Joint bank accounts, such as checking, savings, CD or Money Market seem to be relatively straightforward. However, the disposition of your assets in your account when you become ill or die often becomes problematic.
When you open a bank account, usually the account services person will inquire if you want the account to be jointly held. Unfortunately, this person probably does not provide sufficient information to you to make an informed and intelligent decision. Adding a joint name to the account, which is usually entitled “depositor” or “co-depositor,” basically means that the funds in the account are available to be withdrawn by either you or the survivor.
If you die, the co-depositor, as a joint owner, will have your funds accessible without the need to pass them through your Will or the probate process. These funds may not have been intended to pass to that surviving joint owner, but rather, merely to be available to that joint owner in the unfortunate event that you became incapacitated. Your intention may be simply to alleviate the need for the joint depositor to proceed to the court for a guardianship to have access to your funds to pay your bills.
Depending on your intention, there are several options to alleviate this potentially problematic situation.
- Include language in your Will that specifies that the account is joint for convenience only and is not intended to pass to the surviving joint owner.
- Open the account in your name alone and establish a Durable Power of Attorney that will allow another person to attend to deposits and withdrawals in the event of your incapacitation.
- Make the account POD, which stands for payable on death. In this situation, you have complete control of the account during your lifetime while competent. In the event of incapacity, the fund or the account may be attended to by the person you designated in your Durable Power of Attorney. Upon your death, the account is payable to a surviving beneficiary without the need for probate.
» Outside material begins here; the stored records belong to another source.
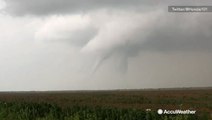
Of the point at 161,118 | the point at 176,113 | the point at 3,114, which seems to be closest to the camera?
the point at 176,113

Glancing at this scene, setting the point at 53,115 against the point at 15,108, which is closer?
the point at 53,115

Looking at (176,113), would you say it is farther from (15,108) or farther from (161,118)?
(15,108)

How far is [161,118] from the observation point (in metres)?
31.0

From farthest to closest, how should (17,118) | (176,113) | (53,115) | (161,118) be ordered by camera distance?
(17,118) → (53,115) → (161,118) → (176,113)

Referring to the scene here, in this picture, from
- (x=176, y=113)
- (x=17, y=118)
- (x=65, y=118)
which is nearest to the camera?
(x=176, y=113)

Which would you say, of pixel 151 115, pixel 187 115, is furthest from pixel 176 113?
pixel 151 115

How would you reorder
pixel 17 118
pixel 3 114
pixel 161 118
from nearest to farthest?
pixel 161 118, pixel 17 118, pixel 3 114

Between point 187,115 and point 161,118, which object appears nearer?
point 187,115

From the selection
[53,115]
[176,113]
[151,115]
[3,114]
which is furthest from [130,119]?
[3,114]

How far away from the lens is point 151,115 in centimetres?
3225

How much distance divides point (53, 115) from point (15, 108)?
10.9m

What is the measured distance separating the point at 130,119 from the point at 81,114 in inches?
207

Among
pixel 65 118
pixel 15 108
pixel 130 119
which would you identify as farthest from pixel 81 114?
pixel 15 108

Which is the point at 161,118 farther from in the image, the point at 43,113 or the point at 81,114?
the point at 43,113
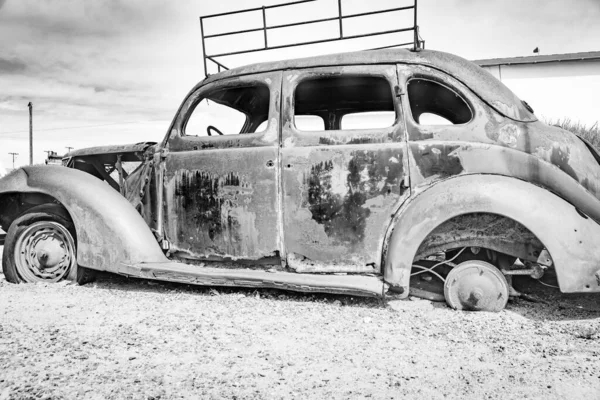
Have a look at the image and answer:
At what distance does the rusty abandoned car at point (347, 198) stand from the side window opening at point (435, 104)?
0.02 meters

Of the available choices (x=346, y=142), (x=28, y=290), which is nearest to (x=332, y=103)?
(x=346, y=142)

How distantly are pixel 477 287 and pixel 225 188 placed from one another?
2057 mm

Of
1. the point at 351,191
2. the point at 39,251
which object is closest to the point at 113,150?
the point at 39,251

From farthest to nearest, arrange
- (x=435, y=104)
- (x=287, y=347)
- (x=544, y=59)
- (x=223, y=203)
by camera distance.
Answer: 1. (x=544, y=59)
2. (x=435, y=104)
3. (x=223, y=203)
4. (x=287, y=347)

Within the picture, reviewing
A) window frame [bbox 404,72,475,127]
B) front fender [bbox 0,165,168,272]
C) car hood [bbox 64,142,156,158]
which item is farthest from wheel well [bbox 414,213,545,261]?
car hood [bbox 64,142,156,158]

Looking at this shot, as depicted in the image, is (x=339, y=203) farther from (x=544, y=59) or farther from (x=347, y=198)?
(x=544, y=59)

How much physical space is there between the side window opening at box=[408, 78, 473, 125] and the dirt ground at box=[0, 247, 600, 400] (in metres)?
1.45

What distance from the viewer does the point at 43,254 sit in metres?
4.03

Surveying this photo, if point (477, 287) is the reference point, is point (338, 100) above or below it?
above

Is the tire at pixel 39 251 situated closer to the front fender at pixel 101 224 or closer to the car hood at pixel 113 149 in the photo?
the front fender at pixel 101 224

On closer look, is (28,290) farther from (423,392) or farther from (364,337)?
(423,392)

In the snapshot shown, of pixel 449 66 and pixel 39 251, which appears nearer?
pixel 449 66

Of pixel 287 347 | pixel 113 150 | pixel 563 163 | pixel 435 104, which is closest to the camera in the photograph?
pixel 287 347

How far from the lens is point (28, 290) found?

If you want, the POD beneficiary could be your Trust, which will allow of the assets in your bank accounts to flow relatively easily, without probate and without any significant expense, into your Trust, to be administered in accordance with the terms its provisions
As demonstrated above, while adding a joint name appears to be a relatively straight-forward situation, there can be significant adverse consequences when upon your death. If your joint owner believes the funds are theirs, and your Will has a contrary disposition of your assets, then your family and/or other owners will certainly be embroiled in litigation to determine the rightful owners of your deposits when you died. This may all be avoided with careful attention to names on accounts upon their opening.